At the annual symposium hosted by the Tailhook Association fraternal nonprofit group on September 12, Rear Adm. John Meier, the head of Naval Air Forces Atlantic, said the Ford won’t be ready for at least another year and a half.
The issue we are working closely on is building out of the gate reliability, making sure [the Electromagnetic Aircraft Launch System (EMALS)] and [Advanced Arresting Gear (AAG)] has the right sparing, parts and equipment in the event that something breaks,” Meier said, according to Defense News. "But it’s also making sure we have the right procedures and methodologies so those things don’t break.”
“We’re still not where we want to be, but we’ve made great strides and we’re getting better every year,” he added.
The first in a new class of aircraft carriers originally intended to replace the aging Nimitz-class carriers, the USS Ford boasts a bevy of new systems, including the EMALS, AAG, high-speed munitions elevators and a new propulsion system, among 19 other new tech items. However, each of these systems has had to overcome major design flaws that have delayed the Ford from its expected first tour of duty in 2018. The warship is also significantly over-budget, costing more than $13 billion at last estimate.
For example, when the warship was delivered to the Navy in 2018, not one of the 11 weapons elevators, which lift munitions up to the flight deck to be loaded onto waiting aircraft, was working. Then-Secretary of the Navy Richard V. Spencer promised they would be online by the summer of 2019, telling US President Donald Trump, “The elevators will be ready when she pulls out, or you can fire me.” More than a year later, Spencer is gone - thanks to a scandal involving a pardoned US Navy SEAL - but just six of the elevators are working.
The advanced EMALS, which launches aircraft off the front of the ship and into the skies, has been frustratingly unreliable as well. Even after years of fine-tuning the new system, it broke down during a “historic underway” this past June, leaving the carrier’s 80-odd aircraft stuck in the hangar. Previous carriers used a steam-powered system that was clunky, if reliable. Shipmaker Huntington Ingalls has promised that if the EMALS is working correctly, it is faster than a steam catapult, but that “if” remains as important as ever.
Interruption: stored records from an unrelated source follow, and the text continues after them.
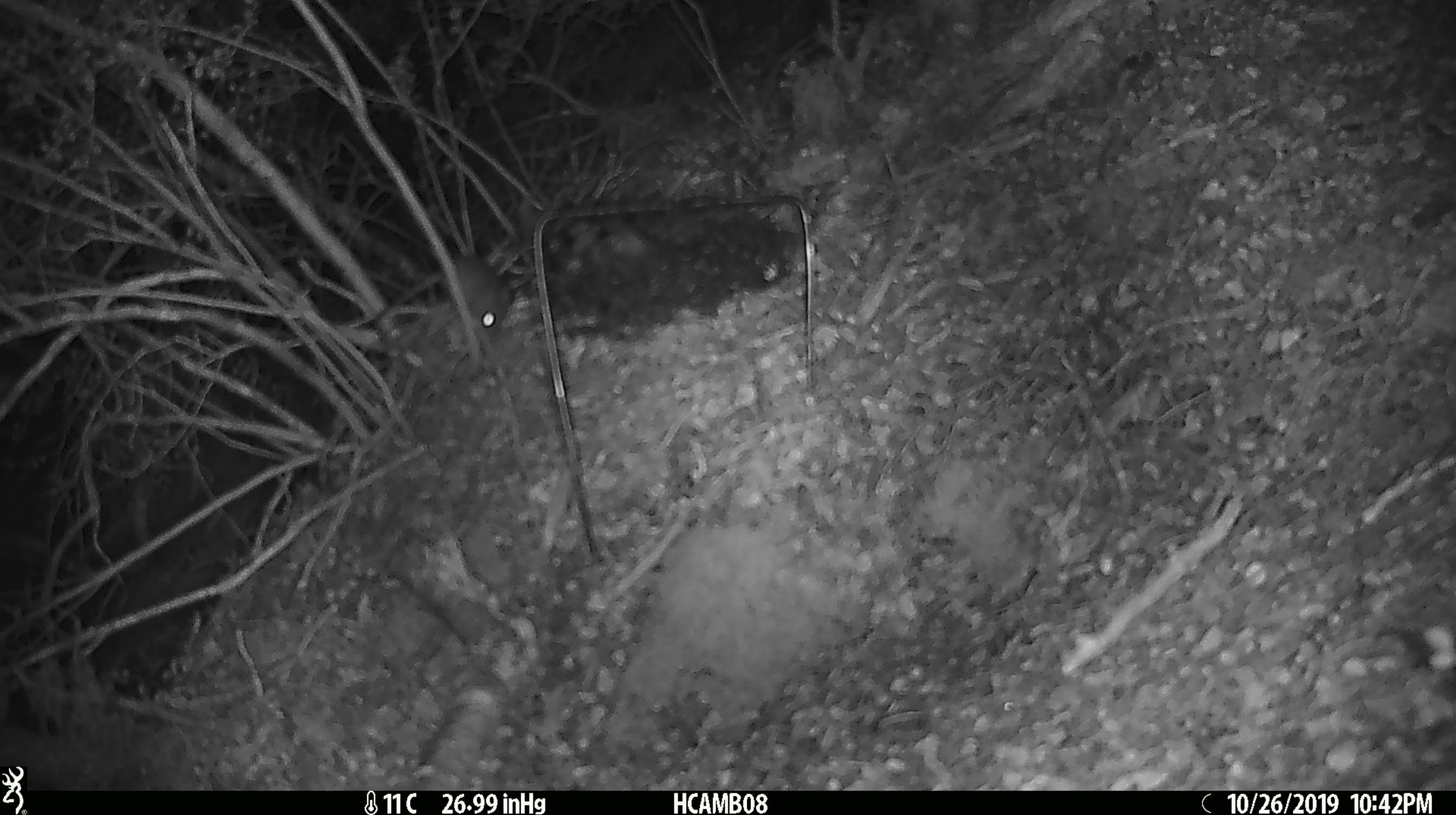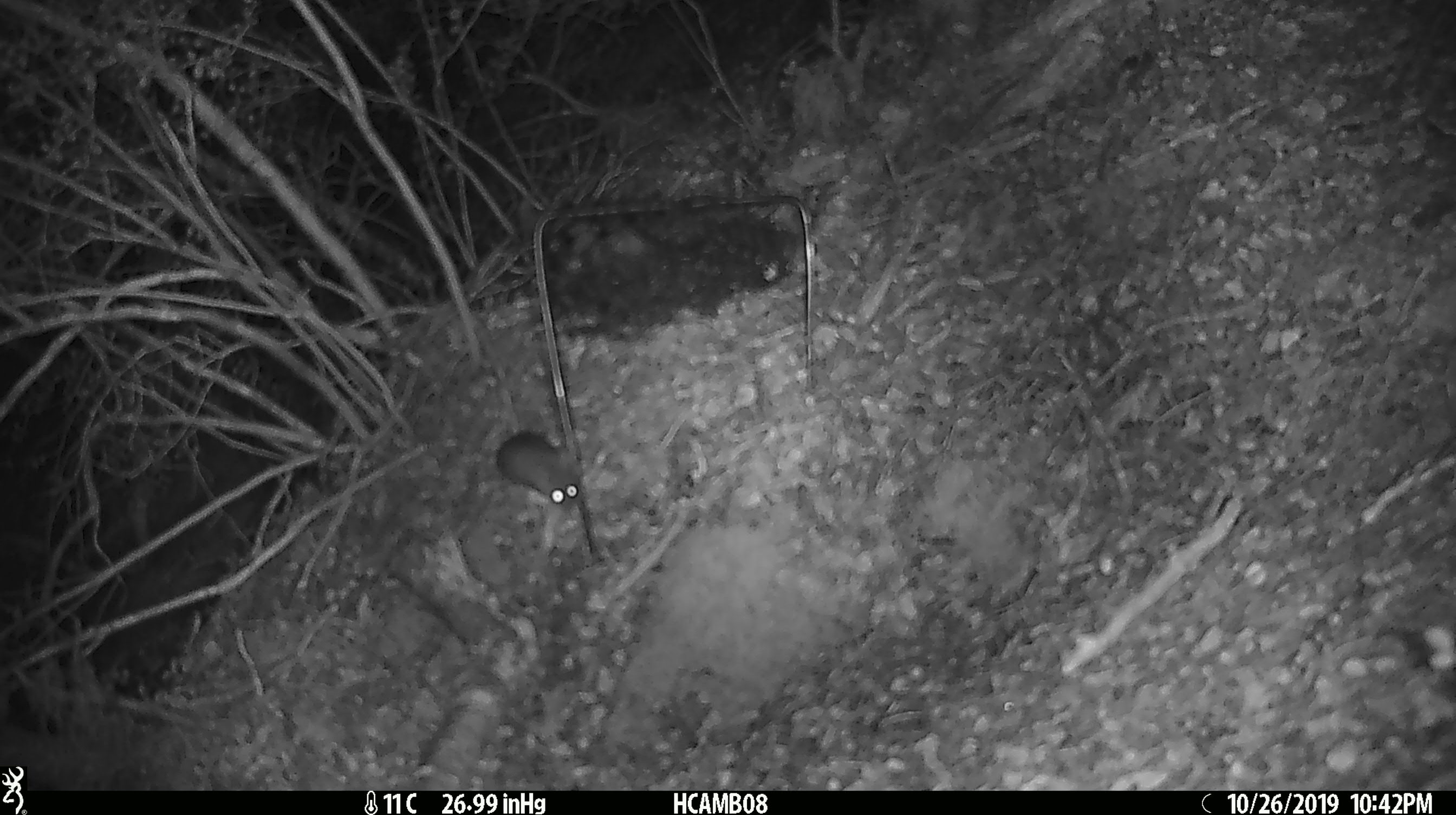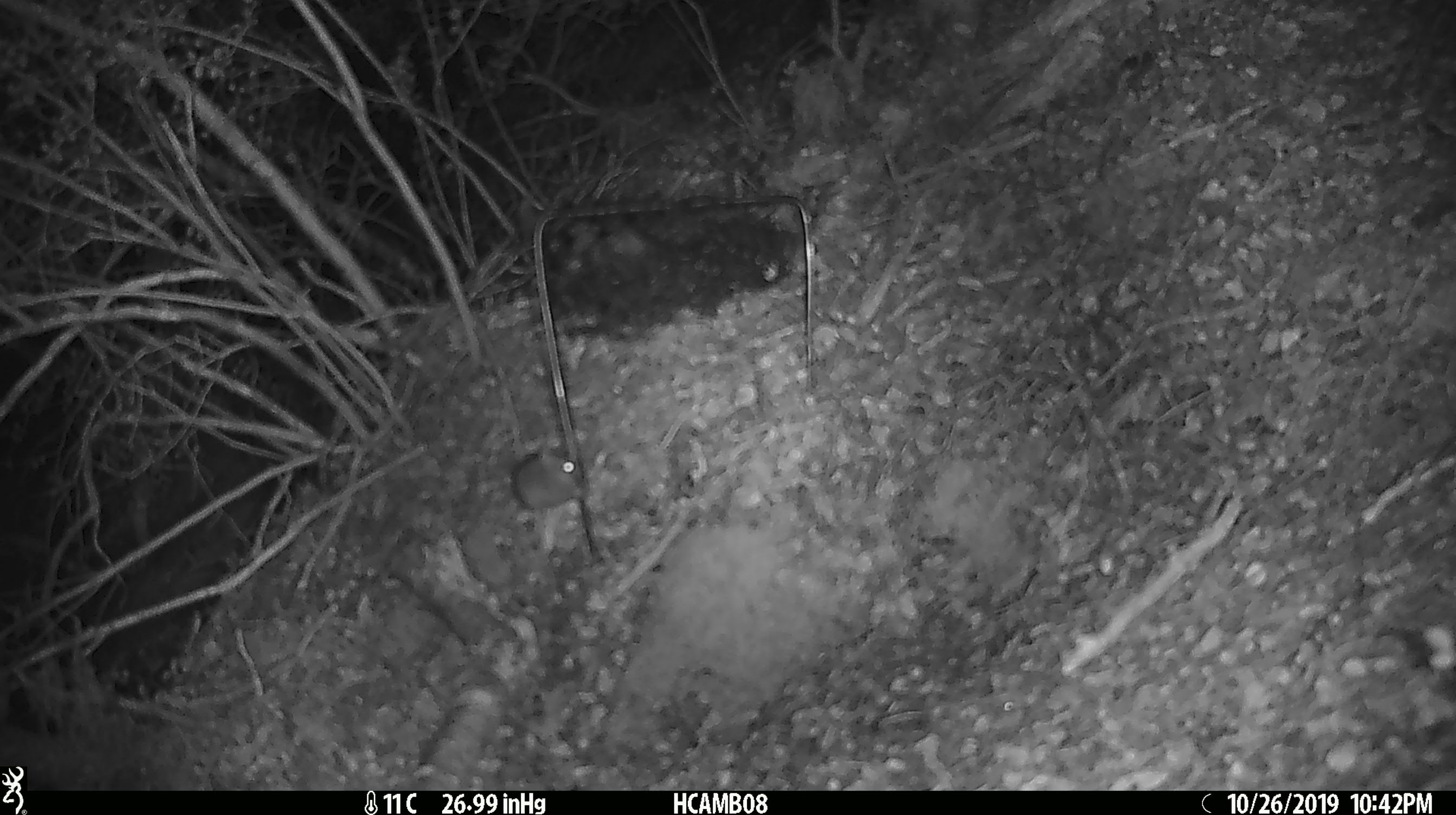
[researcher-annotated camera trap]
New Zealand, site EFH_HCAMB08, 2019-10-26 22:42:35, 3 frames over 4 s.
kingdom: Animalia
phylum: Chordata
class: Mammalia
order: Rodentia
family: Muridae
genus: Mus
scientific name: Mus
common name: mouse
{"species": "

The continued delays led the Navy to fire the head of the Ford’s program office in July. In March, then-acting Navy Secretary Thomas Modly said the fourth ship in the Ford class, the USS Doris Miller recently bought by Congress, would likely be the last of its class. The second and third Ford-class carriers, the USS John F. Kennedy and USS Enterprise, are at various stages of construction.